▶ _出典抜粋_:
+ + +
【レポ】 京都市京セラ美術館開館1周年記念展「森村泰昌:ワタシの迷宮劇場」(京都市京セラ美術館)
京都市京セラ美術館で開催の、 京都市京セラ美術館開館1周年記念展「森村泰昌:ワタシの迷宮劇場」。大阪出身で京都にも縁の深い、世界的な現代美術家・森村泰昌さんの久々となる大規模個展です。
今回の展覧会は、森村さん=「ワタシ」の頭の中を「展覧会」のかたちで表現し、鑑賞者にそのなかを迷宮を探索するかのようにさ迷い歩いてもらおう、というコンセプトで構成されています。そのため、タイトルは「ワタシの迷宮劇場」。
森村さんといえば、世界的な名画や偉人・有名人になり切ってしまうポートレート写真が知られますが、今回はそのスタイルだけでなく、様々な創作キャラクター=別人格になりきった無人朗読劇の作品も登場。写真だけに留まらない様々な作品が並び、アーティストのもつ果てしない思考と創造の世界を全身で味わう展覧会になっていました。その様子をご紹介します。
※この記事の内容は記者内覧会時の取材をもとに再構成したものです。
※会場写真は許可を得て撮影させて頂いたものを使用しています。
ようこそ、作家の頭の中へ。
全身で感じる、作家の思考と創造のラビリンス。
京都市京セラ美術館開館1周年記念展「森村泰昌:ワタシの迷宮劇場」展示風景
会場へは5つの入口が設けられており、どこから入るのも鑑賞者の自由です。それぞれに「〇〇門」の名がついており、入口によって最初に目に入る作品も異なるので、どこから入ってどう歩くかで受ける印象も変わります。入口にはスリットを入れた布が垂らされ、暖簾のような形になっています。森村さんとしては「姿見(全身鏡)」のイメージとのこと。
「絵や写真は鏡のオマージュで『枠』の表現であり、その向こうの別の世界につながる意味をもつキーアイテム。鏡は自分や世界を映し出すものであり、そこから絵など数多の表現が生まれたのだと考えている。入口は鏡の向こうに入っていくイメージです」(森村さん)
中に入ると、まさに展覧会タイトルの通り、まるで迷路のような空間が広がります。
壁の代わりに空間を仕切っているのは、曲線状に垂らされた布カーテン。これは「心はメカニカルなものではなくもっと柔らかいもの、胎内的なもの」というイメージから生まれた空間構成だそう。ワタシ=森村泰昌という人の心の中を鑑賞者が旅するというコンセプトから、心の中らしい柔らかさを表現したそうです。
「訪れる方は展示室内で迷うことになると思うが、迷うことをゲームとして楽しんで欲しい。それで、ワタシの中にある不思議な世界を体感してもらえたらと思います」(森村さん)
この迷路のような空間は「M式写真回廊」と題して、森村さんがこれまでの創作活動の中で撮りためたインスタント写真がカーテンに付けられる形で展示されています。
+ + +
▶ _保存データ_:
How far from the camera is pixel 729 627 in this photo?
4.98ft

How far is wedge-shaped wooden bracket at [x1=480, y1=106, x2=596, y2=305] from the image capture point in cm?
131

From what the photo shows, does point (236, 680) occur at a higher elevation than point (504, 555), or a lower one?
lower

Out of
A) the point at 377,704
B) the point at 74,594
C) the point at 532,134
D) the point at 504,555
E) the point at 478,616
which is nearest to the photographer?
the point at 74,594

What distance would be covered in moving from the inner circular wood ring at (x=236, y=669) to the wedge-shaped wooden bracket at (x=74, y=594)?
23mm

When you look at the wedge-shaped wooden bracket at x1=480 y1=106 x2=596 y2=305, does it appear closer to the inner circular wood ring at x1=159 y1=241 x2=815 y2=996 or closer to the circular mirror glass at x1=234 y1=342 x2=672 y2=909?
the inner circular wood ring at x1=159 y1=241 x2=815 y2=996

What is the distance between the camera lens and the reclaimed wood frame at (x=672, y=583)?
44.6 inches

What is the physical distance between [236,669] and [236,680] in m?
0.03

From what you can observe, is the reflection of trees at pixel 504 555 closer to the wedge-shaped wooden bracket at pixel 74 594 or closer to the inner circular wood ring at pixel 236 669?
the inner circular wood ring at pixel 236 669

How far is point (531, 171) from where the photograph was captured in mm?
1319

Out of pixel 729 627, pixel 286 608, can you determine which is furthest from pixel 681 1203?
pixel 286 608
+ + +
▶ _作業の目的_: 森村泰昌展のレポート記事を、最後の文の直後から続けて書き上げてください。 エントリーは別の情報源から集めたものです。

▶ _出力結果_:
森村さんはインスタント写真を使った理由について「一点物であるところ」を挙げられていました。
インスタント写真は焼き増しには向かず、かつ撮影に用いたポラロイドカメラはもう生産されておらず、新しいものはもう作ることができないそう。展示されている写真一つ一つがこの世に唯一の品です。
「一点物ということはその時その場所唯一のものが写っているということで、そこに惹きつけられます。取り替えの聞かないものがそこにある、記憶の世界の記録としては悪くない。滅びゆくもの、失われゆくものへの視点は素晴らしいものを生み出すと思う。それを大切にしていきたいです」(森村さん)
森村泰昌《夢と記憶が出会う場所》2022年 ©Yasumasa Morimura
会場を奥へ進んでいくと、動画作品を展示している「夢と記憶の広場」にたどり着きます。ここには、メイク中の森村さんを映したメイキング調の動画と、インスタント写真に登場した森村さん扮するキャラクターが30人スクロール画面のように現れる動画の2種類を見ることができます。ここを見てからキャラクターが写っているインスタント写真を探しに行くのも楽しいですよ。
森村泰昌《衣装の隠れ家》2022年 ©Yasumasa Morimura
更に奥には動画に登場する30のキャラクターの衣装実物を展示している「衣装の隠れ家」があります。こちらはカーテンの間から部屋を覗き見るようなシチュエーションで、少し悪いことをしているようなドキドキ感がありました。
30人のキャラクターは動画で本を持って登場しますが、これは子供の頃から大人になるまでに森村さんが読んだ本。森村さんにとってこれまで自分を構成してきた記憶の象徴といえます。その本もここで衣装と合わせて展示されています。
4つ目は「声の劇場」。(こちらは写真撮影不可)
森村さん自ら自作の短編小説を朗読したものに、BGMや効果音、光の表現と香りの要素を加えた体験型のサウンドインスタレーション作品です(完全入替制で一日複数回実施)
登場人物たちは全て森村さんが一人で演じられています。この作品に関して森村さんは「身体がなく、声だけがある」空間を目指したそう。
周囲にたくさんの人のイメージがあふれる中、この劇場の中だけが反転して無人である。そこで一人の声だけで幾人もの残像を、姿を生み出す。目ではなく耳と鼻に訴える、そのコントラストの響き合いができるのでは?ということが狙いだったそう。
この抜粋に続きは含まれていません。